Abstract

Local places, such as communities, cities, and towns, host many cross-cross sector partnerships, many geared primarily toward alleviating local social and environmental issues. Yet, existing literatures focus predominantly on largescale systemic impact and global challenges such as climate change, paying scant attention to the role of local, geographically bounded dynamics in shaping these partnerships. In this article, I conceptualize places as geographic locations imbued with specific meaning systems and material resources to unpack how local embeddedness shape the structure of cross-sector partnerships.
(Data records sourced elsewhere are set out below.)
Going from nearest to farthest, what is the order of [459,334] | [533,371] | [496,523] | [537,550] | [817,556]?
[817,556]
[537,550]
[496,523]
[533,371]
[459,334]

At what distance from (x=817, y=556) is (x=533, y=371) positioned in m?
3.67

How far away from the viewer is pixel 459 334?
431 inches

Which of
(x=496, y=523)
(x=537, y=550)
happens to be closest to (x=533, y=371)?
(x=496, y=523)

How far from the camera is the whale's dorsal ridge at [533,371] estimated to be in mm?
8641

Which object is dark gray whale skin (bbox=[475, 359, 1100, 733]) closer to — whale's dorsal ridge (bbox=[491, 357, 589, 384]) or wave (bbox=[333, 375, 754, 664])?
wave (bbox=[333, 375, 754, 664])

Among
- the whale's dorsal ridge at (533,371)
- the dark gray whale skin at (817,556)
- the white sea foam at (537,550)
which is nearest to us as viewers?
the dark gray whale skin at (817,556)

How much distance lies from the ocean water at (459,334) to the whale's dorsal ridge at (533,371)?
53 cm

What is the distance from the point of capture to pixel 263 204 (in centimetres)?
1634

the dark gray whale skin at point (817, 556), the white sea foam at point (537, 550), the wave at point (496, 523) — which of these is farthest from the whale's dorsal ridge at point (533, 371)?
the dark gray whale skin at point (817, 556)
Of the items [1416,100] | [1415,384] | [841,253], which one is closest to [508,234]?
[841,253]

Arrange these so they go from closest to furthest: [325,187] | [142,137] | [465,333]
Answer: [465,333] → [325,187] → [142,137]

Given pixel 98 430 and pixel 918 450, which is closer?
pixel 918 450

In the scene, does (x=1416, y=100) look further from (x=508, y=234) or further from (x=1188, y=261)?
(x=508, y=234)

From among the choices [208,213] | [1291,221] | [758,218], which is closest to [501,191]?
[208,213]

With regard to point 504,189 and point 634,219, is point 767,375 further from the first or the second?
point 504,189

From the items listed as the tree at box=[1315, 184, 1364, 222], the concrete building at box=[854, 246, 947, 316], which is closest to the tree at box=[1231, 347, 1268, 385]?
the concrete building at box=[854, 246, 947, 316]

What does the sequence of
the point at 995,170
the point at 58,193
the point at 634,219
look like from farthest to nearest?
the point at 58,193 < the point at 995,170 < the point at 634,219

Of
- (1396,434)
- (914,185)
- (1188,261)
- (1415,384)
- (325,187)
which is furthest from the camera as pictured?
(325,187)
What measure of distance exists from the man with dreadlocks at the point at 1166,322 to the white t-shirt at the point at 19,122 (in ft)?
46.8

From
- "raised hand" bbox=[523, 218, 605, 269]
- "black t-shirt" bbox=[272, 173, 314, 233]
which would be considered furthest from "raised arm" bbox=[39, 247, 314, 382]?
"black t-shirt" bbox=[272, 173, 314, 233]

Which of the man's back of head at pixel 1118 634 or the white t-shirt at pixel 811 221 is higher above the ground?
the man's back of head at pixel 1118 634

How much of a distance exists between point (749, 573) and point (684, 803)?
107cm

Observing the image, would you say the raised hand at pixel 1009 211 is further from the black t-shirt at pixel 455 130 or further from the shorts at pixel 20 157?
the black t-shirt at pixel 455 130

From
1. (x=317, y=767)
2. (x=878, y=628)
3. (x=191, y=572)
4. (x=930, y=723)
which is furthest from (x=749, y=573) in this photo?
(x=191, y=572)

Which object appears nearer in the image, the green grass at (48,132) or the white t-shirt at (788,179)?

Specifically, I investigate how place-based conflict, arising from tensions between the moral and material aspects of a partnership, can shape formalized aspects of organizational structure. These include the scope of operations, partners' roles, and shared resources. I unpack these relationships using a case study of Occupy Medical, a local partnership between the civic society and the local government in Eugene, Oregon, tackling the problem of providing healthcare to the homeless and other marginalized and disenfranchised communities. The analysis covers the nine-year period of 2011-2020 and spans three major restructurings of the organization, the latest prompted by the onset of the COVID-19 pandemic in March 2020. I theorize two forms of structural arrangements for cross-sector partnerships, confined and leveraged, and further elaborate on the role of cross-sector partnerships in crises response on the local level.